AUSGANGSTEXT:
1. Definition
Standortfaktoren:
Alle Faktoren, die ein
Unternehmen bei der Wahl eines Standortes zu berücksichtigen hat,
also wirtschaftliche Vor- und Nachteile, Einflüsse und Bedingungen,
welche sich positiv oder negativ auf den Aufbau und Entwicklung eines
Unternehmens auswirken, nennt man Standortfaktoren.
2. Geschichtliches –
Die Standorttheorie nach Alfred Weber:
Bereits 1909 liefert
Alfred Weber in seiner Abhandlung „Über den Standort der
Industrien“ eine erste systematische Darstellung zur Wahl des
Standortes für ein industrielles Einzelunternehmen. Er vereinfacht
in seiner Theorie die Realität sehr und geht von den Transportkosten
als zentralem Faktor für die Standortwahl aus. Außerdem setzt er
mehrere maßgebliche Prämissen voraus:
- Fundorte der
Rohmaterialien sind bekannt
- Absatzort des hergestellten Gutes
ist bekannt (es gibt nur einen einzigen Absatzort)

DATEN:
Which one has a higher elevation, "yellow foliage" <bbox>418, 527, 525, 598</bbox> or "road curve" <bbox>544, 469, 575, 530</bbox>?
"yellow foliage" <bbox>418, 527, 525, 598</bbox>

AUFGABEN:
A – Prüfen Sie anhand des Textes über Standortfaktoren, ob diese Aussagen zutreffen: (i) Alfred Weber legte seine Abhandlung 1909 vor. (ii) Weber sieht die Lohnkosten als zentralen Faktor der Standortwahl. (iii) Zu Webers Prämissen gehört, dass es mehrere Absatzorte gibt. Antworten Sie jeweils mit Ja oder Nein und zitieren Sie die entscheidende Stelle wörtlich.
B – Führen Sie den Text über Standortfaktoren nach seiner letzten Zeile weiter.
Die Daten haben hiermit nichts zu tun.

ANTWORTEN:
A –
(i) Ja: „Bereits 1909 liefert Alfred Weber in seiner Abhandlung „Über den Standort der Industrien“ eine erste systematische Darstellung“
(ii) Nein: „geht von den Transportkosten als zentralem Faktor für die Standortwahl aus“
(iii) Nein: „es gibt nur einen einzigen Absatzort“

B –
- nachgefragte
Menge des hergestellten Gutes ist bekannt
- Transportkosten können
durch Gewicht der Materialien/Gutes und deren Entfernung zum
Fund-/Produktionsort berechnet werden
Weber berücksichtigt
in seiner Theorie keine regionalen Unterschiede bei den
Produktionskosten, daher muss bei einem optimalen Standort nur auf
den Minimalwert der Transportkosten geachtet werden. Da er davon
ausgeht, dass diese Kosten nur vom Gewicht der zu transportierenden
Materialien bzw. Produkte und der Entfernung, über welche diese
transportiert werden sollen, berechnet er die Transportkosten in
Tonnenkilometern. Somit besitzt der optimale Standort den
tonnenkilometrischen Minimalpunkt, also die niedrigste
Transportkostenbelastung.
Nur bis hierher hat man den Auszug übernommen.